Your goal: Please format the records below as a two-column CSV with the header "text" and "answer", one row per record. Put each field in double quotes and replace any line breaks with spaces.

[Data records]
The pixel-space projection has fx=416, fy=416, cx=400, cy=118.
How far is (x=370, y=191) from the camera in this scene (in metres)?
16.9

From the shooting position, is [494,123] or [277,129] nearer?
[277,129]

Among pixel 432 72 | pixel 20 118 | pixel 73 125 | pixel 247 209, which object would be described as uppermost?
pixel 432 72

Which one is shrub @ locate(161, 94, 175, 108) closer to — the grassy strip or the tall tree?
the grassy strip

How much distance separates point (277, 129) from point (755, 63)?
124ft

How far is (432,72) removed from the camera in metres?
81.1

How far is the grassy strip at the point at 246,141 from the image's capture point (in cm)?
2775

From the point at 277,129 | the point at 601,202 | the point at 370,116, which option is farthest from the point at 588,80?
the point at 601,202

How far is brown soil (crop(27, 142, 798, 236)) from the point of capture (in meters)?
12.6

Result for this task:
text,answer
"The pixel-space projection has fx=416, fy=416, cx=400, cy=118. How far is (x=370, y=191) from the camera in this scene (in metres)?","16.9"
"From the shooting position, is [494,123] or [277,129] nearer?","[277,129]"
"Among pixel 432 72 | pixel 20 118 | pixel 73 125 | pixel 247 209, which object would be described as uppermost?","pixel 432 72"
"Which one is shrub @ locate(161, 94, 175, 108) closer to — the grassy strip or the tall tree?","the grassy strip"
"How much distance separates point (277, 129) from point (755, 63)?","124ft"
"How far is (432,72) removed from the camera in metres?","81.1"
"How far is the grassy strip at the point at 246,141 from the image's capture point (in cm)?","2775"
"From the point at 277,129 | the point at 601,202 | the point at 370,116, which option is farthest from the point at 588,80?","the point at 601,202"
"How far is brown soil (crop(27, 142, 798, 236)) from the point of capture (in meters)?","12.6"